The informant worked as a nurse in South Carolina for almost a decade. Here, she recounts a way the nurses would try to ward off death from patients on their death beds.
T: The first one I can think about is in nursing. When, um, I know this sounds terrible, but in nursing when a patient who would not be doing well, who would be passing away, and dying, the nurses would go into their rooms and tie sheets to the corners of their bed. And supposedly that would keep them from dying until, at least– and keep them hanging on supposedly– so they wouldn’t die until later. At least until they were gone. So they wouldn’t die while they were there.
L: In the room with them?
T: Until the next shift, yeah.
L: Wait, is this a thing you did in the South or a thing you did in LA?
T: The South. I didn’t hear about it much here in LA.
L: It’s like, “Don’t die on my shift, please!”
T: Yeah, they would do it all the time. I would go in and find the corners tied to the bedsheets and I would have to reprimand them. Because families would come in and want to know why there would be, um– and mostly it was the nursing assistants. It wouldn’t be the nurses. And you know, I hate to say it, but, you know, the nursing assistants wouldn’t want to have to deal with the extra work and everything. So I would have to go reprimand the nursing assistants cause the families would come in like, “Why are the corners tied on the end of mama’s bed sheet?”
L: Wait, so how–? So they would tie a bed sheet to, like, the post?
T: No, no. You know how you have the top sheet and you have the fitted sheet? The top sheet, the corners on the sides, the corners on the ends. Where the corners are, they would tie a knot in all four corners. Supposedly that would keep the patient hanging on.
L: Oh, so they’d tie the sheet to itself?

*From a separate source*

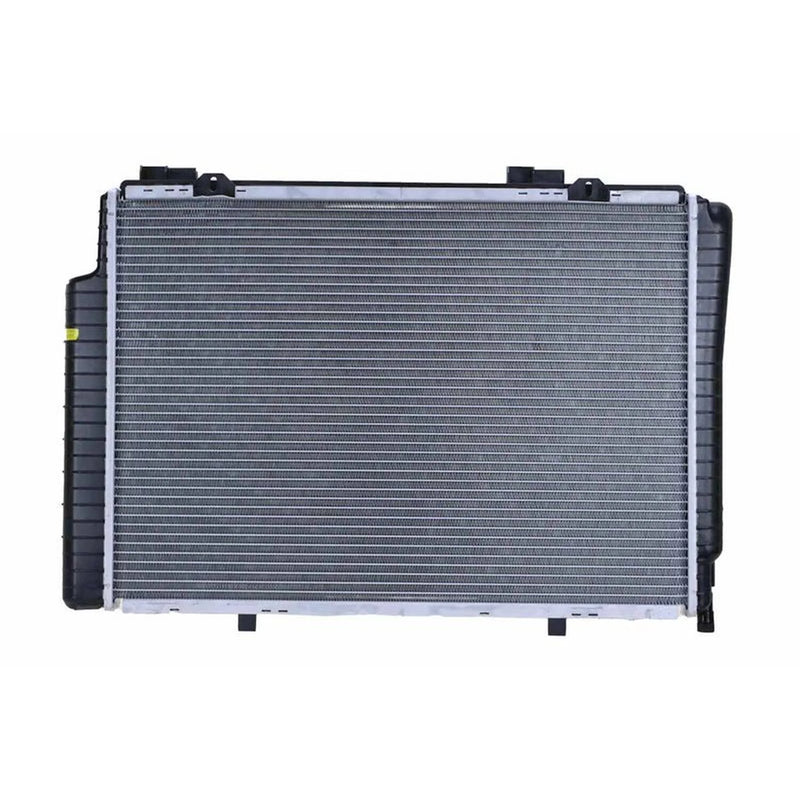 Hella Engine Radiator 8MK 366 301-291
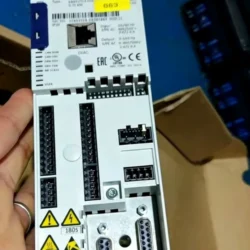 LENZE E84AVTWC1834WXV604 Inverter Drive 8400 TopLine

T: No, no. All four corners, you know how when you take the sheet out of where its tucked in– you know how it hangs down before it’s tucked in? They would take that long sheet out and then they would tie a knot in it, in that corner and the knot would hang down. And a knot would hang down on the other corner, a knot would hang down on another corner. And all four corners would have a knot hanging on it.
And I would come in, and the family would come in and I’d be like, “Oh my God! They did it again!” It would make me so mad. And I would be like, trying to explain, “you have to understand, our nursing assistants have different beliefs. And they’re just trying to keep mama here as long as possible. And we understand we’re just trying to make her comfortable”. And it would be hospice patients too! People we were trying to make comfortable and let go. You know? And here they come, trying to look like they’re trying to hang onto them. Like, “No! Don’t do that!”
L: Do you remember if this was, like, a white person thing? Or like a black person thing? Or like a both?
T: It mostly was a black person thing, to be honest. So, um, there was a lot of education there. Especially on our hospice unit when I was involved with, um, being in charge of the hospice patients. I really had to do a lot of education and make sure the girls were not doing that. And have to really, really, “y’all can not do that with these patients”. That’s totally the opposite of what our goal is here. You could almost explain it like, “Oh, we’re just trying to make mama hang in there,” but it was really difficult on the hospice unit.
Thoughts:
The reason I asked the informant if this tradition was a white or black thing is because neighborhoods in the Deep South of the United States are still very much segregated based on race. While whites and blacks from the Deep South do share a unifying cultural identity, there are many differences and nuisances that distinctively the two. So I thought it important to know which community this this tradition came from.
Later, the informant agreed with me that this tradition would seem sweet on any other unit that the hospice unit. This tradition runs counter-intuitive to the purpose of a hospice unit.